__WRITTEN INSTRUCTION__. Please write out exactly the lines that begin at the line containing "This shot reveals" and run to the end of the records.

[Stored data entries]
....

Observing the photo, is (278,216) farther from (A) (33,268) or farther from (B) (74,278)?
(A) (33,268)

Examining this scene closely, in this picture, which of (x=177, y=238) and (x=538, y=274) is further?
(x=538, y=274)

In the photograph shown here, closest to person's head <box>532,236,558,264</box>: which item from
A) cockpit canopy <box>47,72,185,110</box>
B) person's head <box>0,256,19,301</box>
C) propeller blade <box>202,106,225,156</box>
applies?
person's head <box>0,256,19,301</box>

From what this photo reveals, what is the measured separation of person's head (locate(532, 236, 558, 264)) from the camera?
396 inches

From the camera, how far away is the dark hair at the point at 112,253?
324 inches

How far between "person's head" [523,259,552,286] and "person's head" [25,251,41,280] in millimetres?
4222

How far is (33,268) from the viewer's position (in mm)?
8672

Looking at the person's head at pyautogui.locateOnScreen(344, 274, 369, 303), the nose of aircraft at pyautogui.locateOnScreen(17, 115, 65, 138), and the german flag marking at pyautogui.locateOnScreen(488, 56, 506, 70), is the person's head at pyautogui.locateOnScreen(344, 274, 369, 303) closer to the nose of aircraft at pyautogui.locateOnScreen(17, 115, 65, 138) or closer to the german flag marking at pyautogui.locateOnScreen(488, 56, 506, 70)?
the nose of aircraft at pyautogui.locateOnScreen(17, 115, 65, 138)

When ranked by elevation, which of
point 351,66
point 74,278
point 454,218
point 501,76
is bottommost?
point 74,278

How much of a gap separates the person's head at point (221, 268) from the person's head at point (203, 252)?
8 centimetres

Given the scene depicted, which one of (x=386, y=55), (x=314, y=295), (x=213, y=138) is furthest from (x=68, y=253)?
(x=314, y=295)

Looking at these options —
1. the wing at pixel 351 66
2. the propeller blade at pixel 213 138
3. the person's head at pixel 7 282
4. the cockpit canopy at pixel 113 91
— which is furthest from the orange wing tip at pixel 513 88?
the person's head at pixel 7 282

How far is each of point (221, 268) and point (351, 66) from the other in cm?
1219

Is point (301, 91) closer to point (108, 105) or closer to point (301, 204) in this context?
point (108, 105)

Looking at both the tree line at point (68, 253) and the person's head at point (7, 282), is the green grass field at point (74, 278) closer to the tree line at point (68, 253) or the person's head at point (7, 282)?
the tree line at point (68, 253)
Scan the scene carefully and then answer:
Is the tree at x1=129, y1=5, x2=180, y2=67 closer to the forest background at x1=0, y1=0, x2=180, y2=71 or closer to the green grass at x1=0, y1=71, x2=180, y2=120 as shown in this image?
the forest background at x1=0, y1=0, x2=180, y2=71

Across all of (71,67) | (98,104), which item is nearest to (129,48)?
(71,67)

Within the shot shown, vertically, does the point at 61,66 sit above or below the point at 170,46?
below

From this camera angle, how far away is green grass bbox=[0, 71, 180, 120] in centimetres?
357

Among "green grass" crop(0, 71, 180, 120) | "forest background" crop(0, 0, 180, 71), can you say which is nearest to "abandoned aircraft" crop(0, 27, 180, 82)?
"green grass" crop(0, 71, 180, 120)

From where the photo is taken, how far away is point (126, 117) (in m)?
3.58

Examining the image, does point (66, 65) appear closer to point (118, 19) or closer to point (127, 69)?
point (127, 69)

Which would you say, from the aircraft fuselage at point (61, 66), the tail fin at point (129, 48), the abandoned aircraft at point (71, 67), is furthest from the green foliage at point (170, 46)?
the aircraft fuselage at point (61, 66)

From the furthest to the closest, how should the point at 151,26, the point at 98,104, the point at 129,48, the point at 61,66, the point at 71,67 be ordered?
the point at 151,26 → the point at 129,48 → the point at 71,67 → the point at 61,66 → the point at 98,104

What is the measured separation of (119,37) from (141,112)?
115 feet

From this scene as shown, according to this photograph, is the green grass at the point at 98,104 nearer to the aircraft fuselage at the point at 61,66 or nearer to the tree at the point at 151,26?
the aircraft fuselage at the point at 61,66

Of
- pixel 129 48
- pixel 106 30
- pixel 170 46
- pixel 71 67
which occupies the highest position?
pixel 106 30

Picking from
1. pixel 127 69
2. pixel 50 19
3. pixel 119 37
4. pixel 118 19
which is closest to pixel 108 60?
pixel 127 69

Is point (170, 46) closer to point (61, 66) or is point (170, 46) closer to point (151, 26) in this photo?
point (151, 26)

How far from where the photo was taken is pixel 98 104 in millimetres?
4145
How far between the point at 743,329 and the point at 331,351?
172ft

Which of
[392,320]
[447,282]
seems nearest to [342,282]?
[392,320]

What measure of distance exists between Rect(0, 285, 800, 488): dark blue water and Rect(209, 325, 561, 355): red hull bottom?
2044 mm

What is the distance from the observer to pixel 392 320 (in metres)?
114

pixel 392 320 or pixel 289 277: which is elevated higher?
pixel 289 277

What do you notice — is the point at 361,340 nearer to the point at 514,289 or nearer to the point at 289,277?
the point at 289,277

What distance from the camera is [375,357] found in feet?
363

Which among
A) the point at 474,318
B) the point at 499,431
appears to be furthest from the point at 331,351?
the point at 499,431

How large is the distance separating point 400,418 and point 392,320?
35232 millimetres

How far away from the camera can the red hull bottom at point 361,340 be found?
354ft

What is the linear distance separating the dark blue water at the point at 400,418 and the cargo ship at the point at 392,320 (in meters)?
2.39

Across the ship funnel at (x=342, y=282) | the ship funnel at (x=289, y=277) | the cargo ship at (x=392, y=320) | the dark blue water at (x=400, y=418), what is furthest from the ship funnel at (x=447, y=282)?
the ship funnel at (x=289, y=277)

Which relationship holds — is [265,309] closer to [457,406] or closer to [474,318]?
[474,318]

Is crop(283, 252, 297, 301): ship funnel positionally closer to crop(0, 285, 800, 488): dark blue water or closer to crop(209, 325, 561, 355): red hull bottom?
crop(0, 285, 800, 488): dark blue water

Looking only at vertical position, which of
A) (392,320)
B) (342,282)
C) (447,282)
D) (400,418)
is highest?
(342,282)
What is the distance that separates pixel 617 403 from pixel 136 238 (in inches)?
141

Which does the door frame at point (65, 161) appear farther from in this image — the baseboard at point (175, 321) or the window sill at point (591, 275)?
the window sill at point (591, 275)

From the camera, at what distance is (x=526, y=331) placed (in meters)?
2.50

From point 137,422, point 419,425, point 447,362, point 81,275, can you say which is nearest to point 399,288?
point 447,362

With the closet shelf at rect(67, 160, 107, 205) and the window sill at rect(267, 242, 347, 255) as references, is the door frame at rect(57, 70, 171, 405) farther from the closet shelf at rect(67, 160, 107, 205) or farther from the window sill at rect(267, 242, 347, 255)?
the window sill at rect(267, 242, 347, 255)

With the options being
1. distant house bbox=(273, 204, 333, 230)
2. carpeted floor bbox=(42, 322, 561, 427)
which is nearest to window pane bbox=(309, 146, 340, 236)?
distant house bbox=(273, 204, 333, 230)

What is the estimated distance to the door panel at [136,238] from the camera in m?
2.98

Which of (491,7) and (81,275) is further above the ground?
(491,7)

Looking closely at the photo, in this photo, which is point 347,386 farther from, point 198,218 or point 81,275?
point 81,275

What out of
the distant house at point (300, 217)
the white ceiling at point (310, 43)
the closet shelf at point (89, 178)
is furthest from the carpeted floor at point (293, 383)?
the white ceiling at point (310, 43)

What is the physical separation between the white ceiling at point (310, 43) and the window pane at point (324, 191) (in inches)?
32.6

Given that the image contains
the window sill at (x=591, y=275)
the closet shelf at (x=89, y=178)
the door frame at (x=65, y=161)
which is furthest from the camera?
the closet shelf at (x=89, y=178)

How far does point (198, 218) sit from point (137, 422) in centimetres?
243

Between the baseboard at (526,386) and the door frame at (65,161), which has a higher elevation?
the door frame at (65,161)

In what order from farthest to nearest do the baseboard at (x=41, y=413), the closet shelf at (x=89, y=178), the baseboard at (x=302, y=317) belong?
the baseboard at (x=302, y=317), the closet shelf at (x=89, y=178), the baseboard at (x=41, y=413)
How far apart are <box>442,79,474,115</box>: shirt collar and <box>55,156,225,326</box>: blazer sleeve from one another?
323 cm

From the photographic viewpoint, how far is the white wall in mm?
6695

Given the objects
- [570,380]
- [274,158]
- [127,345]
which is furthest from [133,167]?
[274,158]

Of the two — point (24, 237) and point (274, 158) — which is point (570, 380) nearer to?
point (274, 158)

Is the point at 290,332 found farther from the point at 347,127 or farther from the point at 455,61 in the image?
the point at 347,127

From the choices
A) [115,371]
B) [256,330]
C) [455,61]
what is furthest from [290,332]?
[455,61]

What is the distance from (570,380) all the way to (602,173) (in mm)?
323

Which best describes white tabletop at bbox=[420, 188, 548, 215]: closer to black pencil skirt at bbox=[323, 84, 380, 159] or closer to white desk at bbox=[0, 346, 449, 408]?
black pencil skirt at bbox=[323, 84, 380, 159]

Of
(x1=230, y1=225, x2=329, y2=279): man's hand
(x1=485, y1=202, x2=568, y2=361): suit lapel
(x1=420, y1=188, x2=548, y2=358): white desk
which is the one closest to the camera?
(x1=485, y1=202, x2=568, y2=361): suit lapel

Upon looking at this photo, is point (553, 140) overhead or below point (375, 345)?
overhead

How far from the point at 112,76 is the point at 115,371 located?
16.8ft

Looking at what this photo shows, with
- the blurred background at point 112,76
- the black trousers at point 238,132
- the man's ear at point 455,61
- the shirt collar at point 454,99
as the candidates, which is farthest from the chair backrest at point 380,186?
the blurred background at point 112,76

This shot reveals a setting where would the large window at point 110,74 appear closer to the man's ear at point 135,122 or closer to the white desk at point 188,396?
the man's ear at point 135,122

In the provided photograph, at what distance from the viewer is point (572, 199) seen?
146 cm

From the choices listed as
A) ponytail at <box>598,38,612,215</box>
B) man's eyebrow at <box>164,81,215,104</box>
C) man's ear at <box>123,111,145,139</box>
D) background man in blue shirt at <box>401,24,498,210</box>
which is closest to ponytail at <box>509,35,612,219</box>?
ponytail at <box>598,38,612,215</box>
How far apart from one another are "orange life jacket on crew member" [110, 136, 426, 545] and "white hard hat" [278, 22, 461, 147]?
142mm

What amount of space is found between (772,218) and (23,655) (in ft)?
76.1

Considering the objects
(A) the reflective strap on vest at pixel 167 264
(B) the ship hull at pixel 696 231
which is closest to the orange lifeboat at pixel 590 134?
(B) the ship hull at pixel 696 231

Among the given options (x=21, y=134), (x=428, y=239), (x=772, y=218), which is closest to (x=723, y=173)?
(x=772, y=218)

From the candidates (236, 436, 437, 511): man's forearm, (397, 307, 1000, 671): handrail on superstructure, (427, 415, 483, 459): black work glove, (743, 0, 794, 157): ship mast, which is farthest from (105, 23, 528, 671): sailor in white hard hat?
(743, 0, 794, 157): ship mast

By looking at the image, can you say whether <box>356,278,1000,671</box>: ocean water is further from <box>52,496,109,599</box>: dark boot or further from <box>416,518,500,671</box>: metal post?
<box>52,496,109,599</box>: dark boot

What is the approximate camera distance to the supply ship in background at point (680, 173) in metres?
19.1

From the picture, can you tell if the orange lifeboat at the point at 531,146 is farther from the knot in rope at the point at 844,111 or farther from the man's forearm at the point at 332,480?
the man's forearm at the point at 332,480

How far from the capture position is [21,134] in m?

....

__WRITTEN ANSWER__.
This shot reveals a setting where would the large window at point 110,74 appear closer to the man's ear at point 135,122 or closer to the white desk at point 188,396?
the man's ear at point 135,122

In the provided photograph, at what distance from the viewer is point (572, 199) seen?
146 cm

From the choices listed as
A) ponytail at <box>598,38,612,215</box>
B) man's eyebrow at <box>164,81,215,104</box>
C) man's ear at <box>123,111,145,139</box>
D) background man in blue shirt at <box>401,24,498,210</box>
which is closest to ponytail at <box>509,35,612,219</box>?
ponytail at <box>598,38,612,215</box>
How far apart from one another are "orange life jacket on crew member" [110, 136, 426, 545] and "white hard hat" [278, 22, 461, 147]?
142mm

What amount of space is found between (772,218) and (23,655) (in ft)?
76.1

Considering the objects
(A) the reflective strap on vest at pixel 167 264
(B) the ship hull at pixel 696 231
which is closest to the orange lifeboat at pixel 590 134?
(B) the ship hull at pixel 696 231

Among the given options (x=21, y=134), (x=428, y=239), (x=772, y=218), which is closest to (x=723, y=173)?
(x=772, y=218)

From the candidates (236, 436, 437, 511): man's forearm, (397, 307, 1000, 671): handrail on superstructure, (427, 415, 483, 459): black work glove, (743, 0, 794, 157): ship mast, which is farthest from (105, 23, 528, 671): sailor in white hard hat?
(743, 0, 794, 157): ship mast

By looking at the image, can you say whether <box>356,278,1000,671</box>: ocean water is further from <box>52,496,109,599</box>: dark boot or further from <box>416,518,500,671</box>: metal post?
<box>52,496,109,599</box>: dark boot

What is the approximate camera distance to the supply ship in background at point (680, 173) in metres?
19.1

From the picture, can you tell if the orange lifeboat at the point at 531,146 is farther from the knot in rope at the point at 844,111 or farther from the man's forearm at the point at 332,480?
the man's forearm at the point at 332,480

How far from the capture position is [21,134] in m?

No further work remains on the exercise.